I’m gradually learning the names of the people I swim with. There’s Pat, who I seem to have known for as long as I’ve been swimming. “Pink Suit Lady” is actually Jennifer. Then there’s Joy, who hasn’t been to the pool much since her first triathlon in September. Katie is the young woman in the blue suit; I learned her name this morning. A fellow swimmer pointed out Chappy the Pool Guy’s real name on a plaque with all of the other people in the Massachusetts Swim Coach’s Hall of Fame. Yup, Pool Guy is a hall of famer.

Today I met Ned.

It started out weird. I was walking out of the shower—a time when I try to ignore anyone and everything between me and putting on my clothes—when he asked, “Do you have an insulin pump?”

“Yes. Have you heard it beeping?” My pump, which is also my CGM, starts complaining loudly after a half-hour of being away from me.

“No, I saw your infusion set.” Clearly here’s a man who knows something about diabetes. I’ve always wondered whether people see the diabetes paraphernalia attached to me and what they think about it. “I used to have one of those, but I found it too easy to be complacent and cheat. And my A1c kept going up, so I switched back to pens.”

“Hey, you go with what works,” I said. “I like the pump, and I need the tenth of a unit dosing that it allows.”

We chatted a bit about being diagnosed as adults.

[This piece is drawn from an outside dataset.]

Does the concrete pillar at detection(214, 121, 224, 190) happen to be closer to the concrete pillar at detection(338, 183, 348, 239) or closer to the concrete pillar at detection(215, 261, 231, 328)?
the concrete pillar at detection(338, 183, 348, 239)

Before he was diagnosed 32 years ago at 29, he told the doctor, “I think I have diabetes,” and the doctor replied, “Let me be the judge of that.” His 800 mg/dL blood sugar was quite convincing. Like many adults, he was misdiagnosed as type-2. If I remember correctly, he was on pills for a year before starting insulin.

Then he said something that surprised me about his diabetes—— Let me back up.

In the water we all move in our own way, while on land we’re pretty similar in how we walk around. I’ve noticed Ned walks with a limp and a cane. For years, his doctors assumed that the problems with his legs were diabetes related: “You’ve had diabetes for decades. These complications are normal.” He finally found a specialist who was able to see past the diabetes to the underlying cause: adult-onset muscular dystrophy. “At 61, I’m finally one of Jerry’s Kids,” he joked. Here was the surprising thing. The doctor who diagnosed him indicated that there’s some evidence his diabetes may, in fact, be partially caused by the same thing behind his muscular dystrophy.

The human body is a fascinating thing in its pathologies.

This entry was posted in Diabetes, NaBloPoMo, NaBloPoMo 2012, Swimming. Bookmark the permalink.

3 Responses to T1 Represent

  1. Whoa!

    How easily docs blow things off, blaming it on the betes.

    You know, for what it’s worth, I’ve met the most non-DOC type 1′s ever in the locker room at the YMCA. I think that says a lot.

  2. StephenS says:

    Great story Jeff. The only time anyone asked about my infusion set at the gym was when a guy said “Did you just get an EKG? I think they forgot to take one of the things off”.

  3. KarenL says:

    Hmmm…in the women’s locker room, I’ve been asked numerous times about my CGM sensor, less often about my pump site (which is usually on the top of a butt cheek — I can see why people might wonder but not say anything). Really didn’t want to hear about D and MD, though. La la la I can’t hear you!